I flutter my eyes open. The pain is unbearable, and it takes me a few seconds to focus on the man holding me. He’s upside down. No, I’m upside down. I turn my head swiftly to the side. I’m still buckled in the car. The passenger seat is empty. Glass is everywhere.

Panic washes over me. “Where is she? Where’s Lauren?”

I recognize the man now. He works for my father. He’s not one of his main men, but I’ve seen him around. I don’t even know his name.

“Don’t worry about her, princess. You’ll never have to see her ever again.”

40

THE BEGINNING

Lauren- One week earlier

“This is our only chance, Lauren,” Lucy says, encouraging me to move from the bed. Panic laces her voice in a way I’ve never heard before. If Lucy is scared, then there’s good reason to be. She takes my hand and draws a pattern in the palm in the way she used to when we were young. Before I could speak. Before I knew how to communicate at all. The feel of her fingertips sooths me and reminds me that it’s just me and her. That it’s always been just me and her. Three presses follow. We are ok. We are totally fine.

Fear holds me in a vice-like grip, but a twinge of excitement propels me forward. Today is the day I’m going to feel the sun on my face for the first time. Today is the first time I’m going to breathe fresh air. Today is the first day of my twenty years that I’m going to live. I’ve never been more terrified and more excited in my life.

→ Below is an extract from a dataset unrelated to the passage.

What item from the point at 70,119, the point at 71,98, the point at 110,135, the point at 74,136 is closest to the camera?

“Father is out. He’s not really the problem anyway. He doesn’t give two shits about either of us, at least not in private,” Lucy says as she guides me from my room. A room I’ve inhabited since the day I was born. I count the steps to the door. They feel more urgent than they have ever done before, but the number remains the same. Seven steps to the door. Fourteen steps to the outer door and seventeen steps to the bathroom. I won’t be going to that bathroom ever again. Today I’ll go through the outer door. I try to focus on what Lucy’s telling me, although she’s speaking to herself as much as she’s speaking to me. This has been planned for weeks, ever since Father announced that he was having the security system updated and there would be a two hour break between the old security system being taken down and the new one getting up and running. I know she’s as nervous as I am. If things go wrong, I won’t be punished. Or at least I won’t be punished any more than I’m used to. Lucy is the one that gets to have her legs and arms painted black and blue in the shape of our father’s fists. It doesn’t happen much anymore because Lucy has learned to toe the line, but if he finds out what we are about to do, I hate to think what will happen.

I focus on the part about him being away. Some business trip or other. The monster can’t hurt either of us if he’s in another city, another state, another country.

I’ve never met our father. I’ve lived in the same house as him my whole life, but from the day I was born, he has never laid eyes on me. Not knowing him doesn’t limit the fear I have of him. If anything it makes it worse. I wonder if I’d met him, would I feel less scared. I doubt it. Lucy has to deal with him all the time and I can feel her terror of him by the way her hand trembles.

The outer door opens. My heart gives a small flutter. A muscle memory. The door opening usually means Lucy is here to visit with me, but of course she’s already here. This time the sound of the door opening is the sound of freedom.